He advised residents not to allow small children to play outdoors, and to stay within an arm's length of children who do.
The police chief said there was no sign the coyotes were rabid, although he believed both girls were being treated for rabies as a precaution.
The latest attack was Tuesday night, when a 3-year-old girl playing in her backyard – which borders the heavily wooded Rye Nature Center – was jumped from behind by a coyote.
Her playmate, 4-year-old Stephanie Ellis, said Wednesday, "I saw the coyote attack her. ... She was lying on the ground and the coyote was on top of her. I was kind of scared so I ran." Stephanie cried out for her mother, and she and the victim's father chased off the animal.
The girl was bitten on her neck and torso, Connors said.
On Friday night, a 6-year-old was mauled by two coyotes and suffered bites or scratches on her thigh, shoulder, neck, ear and back before her mother could scatter the animals, Connors said.
Since 1970, coyotes have been moving steadily south from sparsely populated areas of upstate New York into the suburbs of the nation's largest city, but they normally avoid human interaction.
"This is very unusual behavior," Connors said. "Wildlife experts tell us that the danger with wild animals like this is when they lose their fear of humans."
Coyotes are a permanent feature of many suburbs and should be tolerated, Clarke said, but "we should not necessarily tolerate their presence in our backyards and around our children."
Dan Bogan, a doctoral candidate at Cornell University's Department of Natural Resources, studied coyotes in Westchester, a posh suburb, for several years and said, "Probably one of the best ways to keep people safe is to instill some kind of healthy respect in coyotes."
Connors said he hoped shooting and trapping the animals would "rekindle that fear of human interaction."
News media reported only 142 coyote attacks on people in the U.S. and Canada between 1960 and 2006, according to a study published last year by Ohio State University researchers.

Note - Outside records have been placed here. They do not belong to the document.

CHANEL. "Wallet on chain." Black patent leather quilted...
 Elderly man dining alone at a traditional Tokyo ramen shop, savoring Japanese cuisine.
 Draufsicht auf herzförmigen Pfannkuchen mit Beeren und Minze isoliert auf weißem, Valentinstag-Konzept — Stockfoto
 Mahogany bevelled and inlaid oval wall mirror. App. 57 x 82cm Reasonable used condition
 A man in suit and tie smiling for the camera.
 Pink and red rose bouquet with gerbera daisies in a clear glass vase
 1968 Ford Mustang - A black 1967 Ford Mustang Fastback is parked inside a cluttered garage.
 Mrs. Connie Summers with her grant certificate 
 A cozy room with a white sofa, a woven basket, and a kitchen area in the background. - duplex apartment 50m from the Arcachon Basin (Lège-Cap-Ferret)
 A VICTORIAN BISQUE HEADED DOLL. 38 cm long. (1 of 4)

In 2008 and 2009, four Denver-area residents were bitten over four months. The only known fatal coyote attack in the nation killed a California toddler in the 1980s.
In rural areas, where coyotes are often hunted, the animals realize their numbers are culled when they interact with humans, Connors said.
But in suburbia, they have their natural prey including rabbits and birds and rodents, "but they also have some easy sources of food: garbage, people leave pet food out, some people even feed them," Connors said.
One coyote necropsy showed that the animal had eaten pork chops, he said.
"Put together easy sources of food and humans that don't harm them, and ... it emboldens them and they lose their natural fear," he said.
Michelle Dutra, a nanny in Rye, had a 22-month-old boy named Baker in a stroller near the scene of Tuesday's attack, a well-to-do neighborhood. "I'll keep him in the stroller," she said. "No walking. And I'll have him inside before dark."
Another neighbor, 85-year-old Paul Verille, said he has seen coyotes for years while playing golf.
"I see them all the time on the course, at a distance, and they would take off," he said. "Now they're more brazen." He said his eight grandchildren come over often to play on a backyard trampoline, and "I'll keep a close watch. That's all you can do."
Clarke said he worried about "the species as a whole being implicated, and a whole witch hunt" being carried out.
"Not all individuals are dangerous," he said.
But Connors said that after a coyote attack, "You can't really establish which animal is involved and which is not. ... We are presuming at this point that all coyotes are dangerous animals that may harm our children, and we will treat them as such."